Thank you SO MUCH. This had been an argument between my husband and I. I always felt uncomfortable using “slave” to refer to a person for the very reasons you mentioned (it robbed them of their personhood) , but my husband always felt like NOT calling them a slave felt like a whitewashing of history. I feel “enslaved person” covers both grounds - not ignoring the awful past but still recognizing the inherent, god-given humanity which can’t be stolen - regardless of man’s labels or cruelty
Thank you for this. Language does matter. I study speech-language pathology and have been taught in school to use first person language. I am also someone with a substance use disorder and in recovery; I am intentional when I don’t say drug addict. It’s important for us to give humanity back to people who have been hurt& oppressed. I’m starting to see this come up a lot more now and it makes me happy. Thank you again
Interesting, I also studied Speech Pathology but never learned about speaking/using first person. Thank you so much for sharing. Is there a preferred term other than drug addict we can better use?
I had never thought about it this way when Ive been working in living history or teaching it. Thanks for the correction and why.
As a teacher, this terminology is so helpful. It allows the speaker to restore some dignity to our enslaved ancestors and relieves us of using the word "master" which I've never been comfortable with. A "master" is one who has authority based on their nature (in the case of God) or through extensive study and experience (in the case of a teacher or guru) or through rightful ownership (as in the case of a land or pet owner). Using the same term for someone who is a tyrant in the eyes of natural law has never seemed right to me. It's almost like legitimizing their crimes.
I soooooo appreciate your kind approach to making changes in the way history is recounted, instead of throwing punches. You have my ear all day long.
I'm completely willing to learn from you.
I know I’m watching and responding to this video 3 years after it was released, but better late than never, right?
First of all, I didn’t know anyone was referring to slaves as servants. That’s just plain wrong - and inexcusable if it’s used by tour guides at a historical site-.
That said, I really appreciate learning to use the adjective enslaved rather than the noun slave. - for all the reasons you stated! -
Thanks for the help that gives me!!!
This just shows how important language is, I think more and more as we wake up to racism and sexism and people start to speak up, it makes others feel scared or unsure what to say or how to articulate? For example, I’m racist not through choice, but I’ve been conditioned as a white English person to be so, I never met someone who was black until I went to university. Now I want to be an ally and speak up however I get afraid of how to do that what words to use when to stand up and when to allow someone living that truth to speak for themselves? By changing language and educating one another it allows people who don’t want to be what society breeds them to be to be an ally by just the words they use, if that makes sense? So yes if I ever visit America I will try and remember to ask more about specific roles and use this wording because I think people who run these homes may feel embarrassed by the history but it’s so important we don’t allow that to erase truth. Keep speaking up you are an incredible person doing amazing things and I hope you come back to making videos regularly because you are speaking up for those who went before you in these homes, is it called a home there or plantain is that the name of the farm or of the house? Eek my terrible American knowledge from only movies is showing I’ll grab my coat lmao xx
From one ally to another, you're off to a good start. A few books I've read lately to help educate myself about being a better ally: So You Want To Talk About Race by Ijeoma Oluo, Me and White Supremacy by Layla Saad, and Between the World & Me by Ta-Nahesi Coates. All of them have excellent audiobooks, too. Happy learning!

◆ ◆ ◆ ◆

= TASK DETAILS =
In the comments on the term "enslaved person," what field of study does the commenter who avoids saying "drug addict" name?

= DATA EXTRACT =
◆ ◆ ◆ ◆

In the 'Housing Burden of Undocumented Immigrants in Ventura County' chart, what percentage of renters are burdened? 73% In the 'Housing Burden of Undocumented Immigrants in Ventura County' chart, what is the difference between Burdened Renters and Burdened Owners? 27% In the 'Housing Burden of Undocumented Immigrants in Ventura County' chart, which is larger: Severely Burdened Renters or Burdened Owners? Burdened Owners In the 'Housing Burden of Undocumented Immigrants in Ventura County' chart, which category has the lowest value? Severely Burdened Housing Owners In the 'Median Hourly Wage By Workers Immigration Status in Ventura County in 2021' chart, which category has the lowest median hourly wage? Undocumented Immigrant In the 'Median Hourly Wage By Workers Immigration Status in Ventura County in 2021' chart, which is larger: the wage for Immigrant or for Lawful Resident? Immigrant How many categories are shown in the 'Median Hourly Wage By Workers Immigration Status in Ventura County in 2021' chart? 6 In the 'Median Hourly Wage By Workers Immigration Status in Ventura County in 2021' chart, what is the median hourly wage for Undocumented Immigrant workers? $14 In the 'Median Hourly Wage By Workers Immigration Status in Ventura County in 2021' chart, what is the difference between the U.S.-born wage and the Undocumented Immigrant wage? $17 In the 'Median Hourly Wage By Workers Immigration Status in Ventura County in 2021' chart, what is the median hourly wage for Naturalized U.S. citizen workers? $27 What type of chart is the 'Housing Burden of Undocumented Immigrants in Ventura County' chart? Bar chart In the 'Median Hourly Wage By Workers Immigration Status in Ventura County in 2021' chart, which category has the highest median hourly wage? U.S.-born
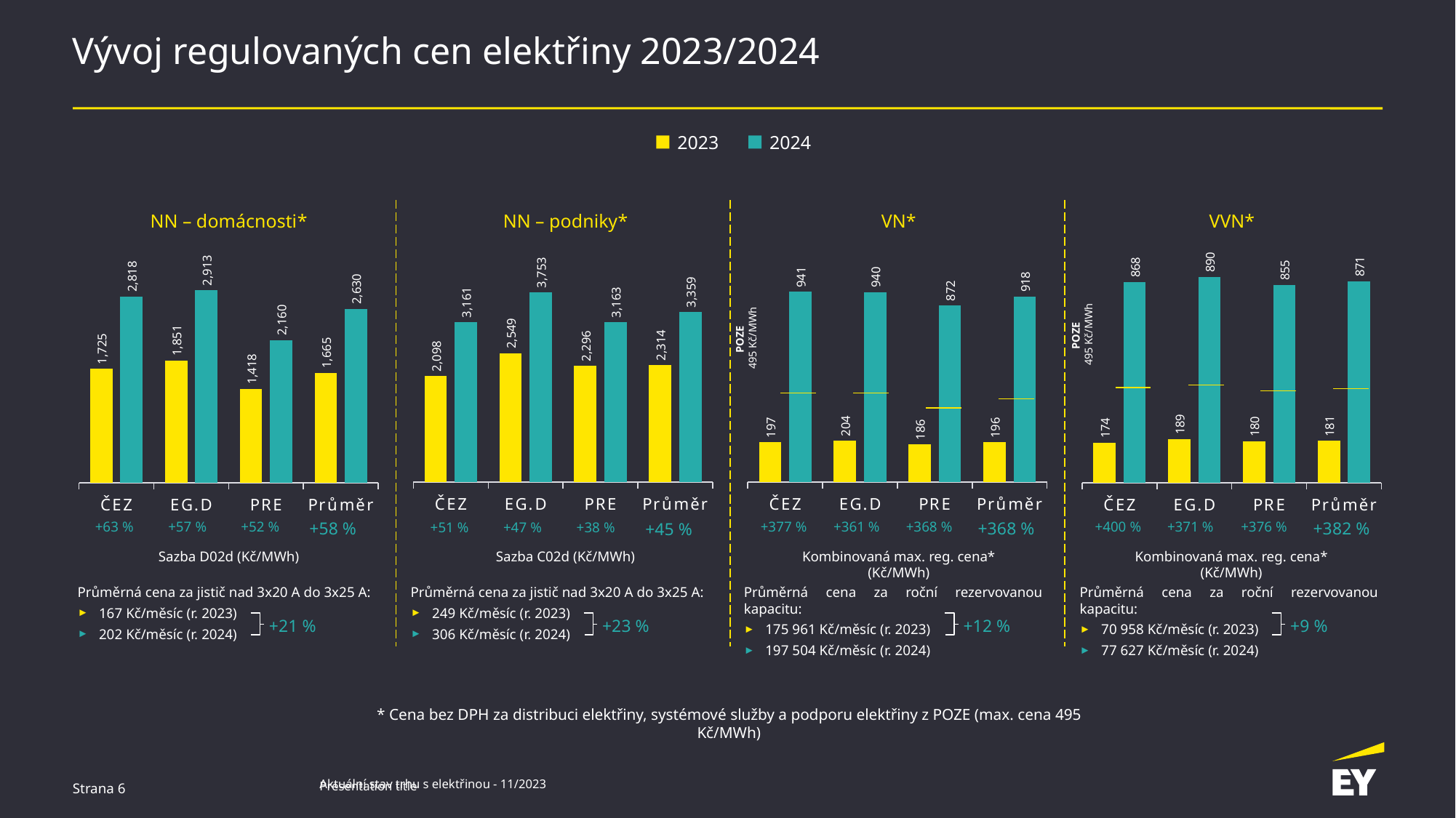
In the NN – podniky chart, which category has the highest 2024 value? EG.D In the VVN chart, which category has the highest 2024 value? EG.D How many categories are shown in the VN chart? 4 What kind of chart is used for NN – domácnosti? Bar chart In the NN – domácnosti chart, what is the 2024 value for EG.D? 2,913 In the VN chart, which is larger: the 2023 value for ČEZ or the 2023 value for EG.D? EG.D In the NN – domácnosti chart, which category has the lowest 2023 value? PRE In the NN – podniky chart, what is the 2023 value for ČEZ? 2,098 In the VVN chart, what is the 2023 value for ČEZ? 174 How many series does the legend list? 2 In the NN – podniky chart, what is the difference between the 2024 and 2023 values for Průměr? 1,045 In the VN chart, what is the 2024 value for PRE? 872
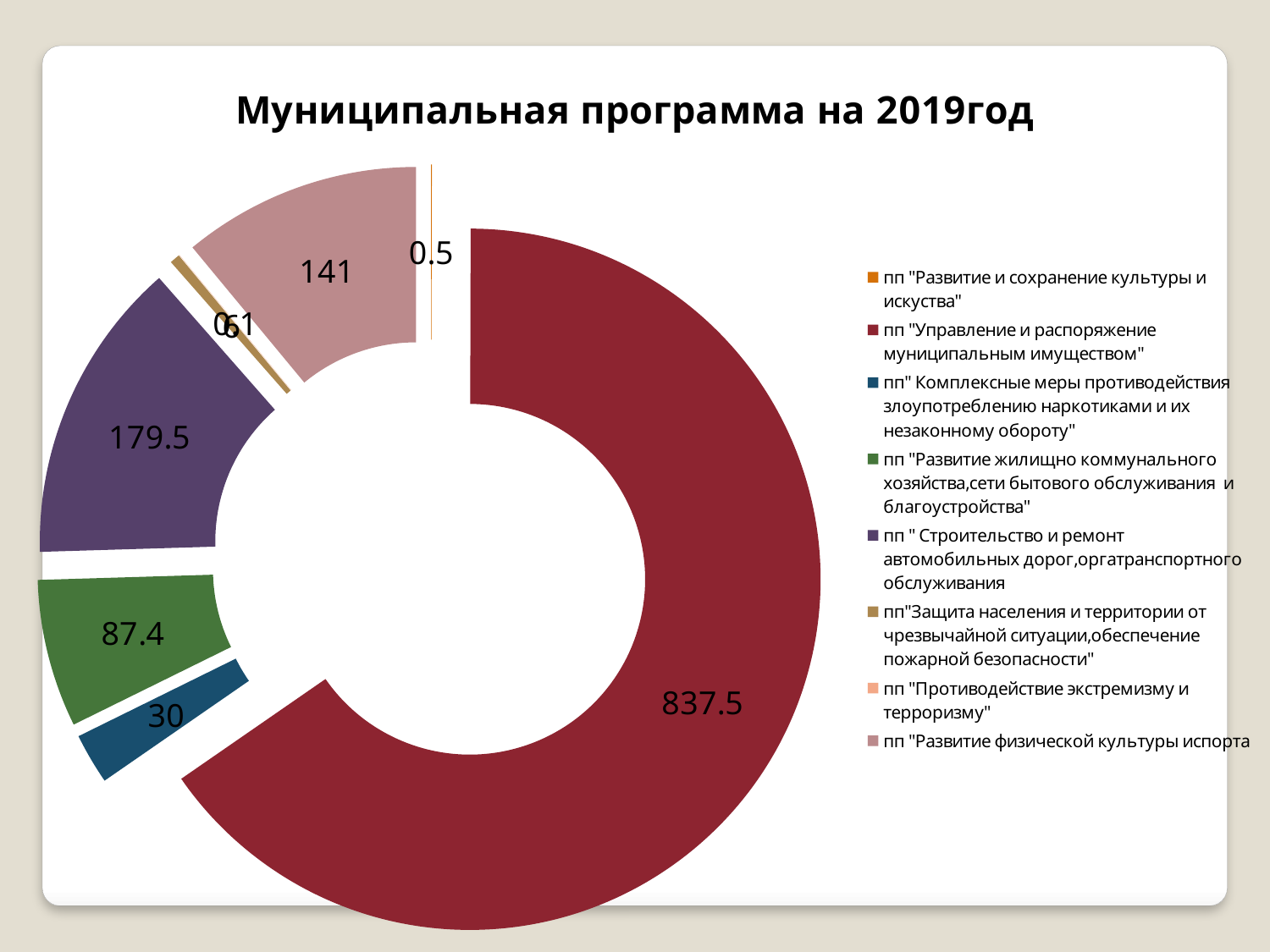
Which is larger: the value for road construction or the value for housing and communal services? road construction (179.5) What is the title of the chart? Муниципальная программа на 2019год What is the value for пп "Развитие жилищно коммунального хозяйства, сети бытового обслуживания и благоустройства"? 87.4 What is the value for пп "Развитие физической культуры и спорта"? 141 What kind of chart is shown on the slide? doughnut chart What is the value for пп "Развитие и сохранение культуры и искуства"? 0.5 What is the value for пп "Комплексные меры противодействия злоупотреблению наркотиками и их незаконному обороту"? 30 What is the value for пп "Строительство и ремонт автомобильных дорог, оргатранспортного обслуживания"? 179.5 What is the value for пп "Управление и распоряжение муниципальным имуществом"? 837.5 Which program has the largest value? пп "Управление и распоряжение муниципальным имуществом" What is the difference between the value for road construction (179.5) and the value for physical culture and sport (141)? 38.5 How many entries does the legend list? 8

◆ ◆ ◆ ◆

= SOLUTION TO THIS EXERCISE =
Speech-language pathology.